It’s hard to understand how five days in such a huge country, where there are so many things to see and experience, can go so fast. We have now finished the last day of our IWitness trip together with the IKEA Foundation and Save the Children. We have also said goodbye to our fantastic new-found friends and colleagues from IKEA South Korea, with whom we made this journey together. It got very empty, since they left one day before us, and we don’t think it was a coincidence that it started to rain in Chengdu that same afternoon.
One sheet of paper would definitely not be enough to explain how the trip has affected us. Since we’ve been able to experience and witness so many things during this trip, there are so many words and feelings we would like to share. Even then, it’s hard to put down in words how all these meetings with other people have touched us. What we truly can agree about is that these people made us understand something that we all already knew before we came here: in the end it all has to do with people and the ability to change minds. These two components are the keys that will continue the progress of inclusive education. And not only for all the children here in Chengdu, but also for the many children in the whole world.
“I’ve met beautiful students with various disabilities and passionate teachers and I’ve seen an interesting and effective curriculum during this agenda,”says Sienna.Just as she says, we’ve met wonderful people, teachers and co-workers at Save the Children here in China who, every day, put their hearts and souls into their work.
This is also how Jangmi in our team explains it, when talking about these people: “During the time I’ve been here all the people I’ve met have been so great. They are warm-hearted and they have consideration and strong convictions.”
We are all lucky to have witnessed the result of their work: curious and happy children, who are given the opportunity to develop into self-confident individuals.
We can all agree with Joon’s reflections when he says: “During this trip, the children I have met helped me to define true happy moments by their actions and smiles.”There’s no doubt that the people working for the children have inspired all of us in so many ways.
Except for knowledge and resources, achieving a greater acceptance is the biggest challenge to an inclusive education. During conversations with different people who are involved with the work, we’ve been told that many parents don’t want to admit their child has a disability. Instead of searching for an explanation for the child’s behaviour, the parents choose to ignore what they perceive as a problem. Unfortunately this may also result in the child getting ignored by society, since the right resources are not provided. Here it’s quite clear that a change of people’s minds is needed. Even though we’ve had tastes of many happy stories, we’re also aware of the fact that a lot of work still remains to be done. Changing people’s awareness is a powerful agenda and it’s important to remember that Rome wasn’t built in a day…and definitely not by one single person. But together we can manage.

(Dataset records)

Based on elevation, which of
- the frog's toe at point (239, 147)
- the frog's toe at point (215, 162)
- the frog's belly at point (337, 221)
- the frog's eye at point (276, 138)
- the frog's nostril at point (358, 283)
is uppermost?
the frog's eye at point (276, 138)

■ **LIST OF TASKS**
1. Echo, word for word, the stretch of the Chengdu trip post from "We are all lucky" through "so many ways.".
2. Duplicate all of the dataset rows line for line, without any changes.
The Chengdu trip post and the dataset rows are independent pieces of material with no connection to each other.

■ **ANSWERS TO THE EXERCISE**
1.
We are all lucky to have witnessed the result of their work: curious and happy children, who are given the opportunity to develop into self-confident individuals.
We can all agree with Joon’s reflections when he says: “During this trip, the children I have met helped me to define true happy moments by their actions and smiles.”There’s no doubt that the people working for the children have inspired all of us in so many ways.

2.
Based on elevation, which of
- the frog's toe at point (239, 147)
- the frog's toe at point (215, 162)
- the frog's belly at point (337, 221)
- the frog's eye at point (276, 138)
- the frog's nostril at point (358, 283)
is uppermost?
the frog's eye at point (276, 138)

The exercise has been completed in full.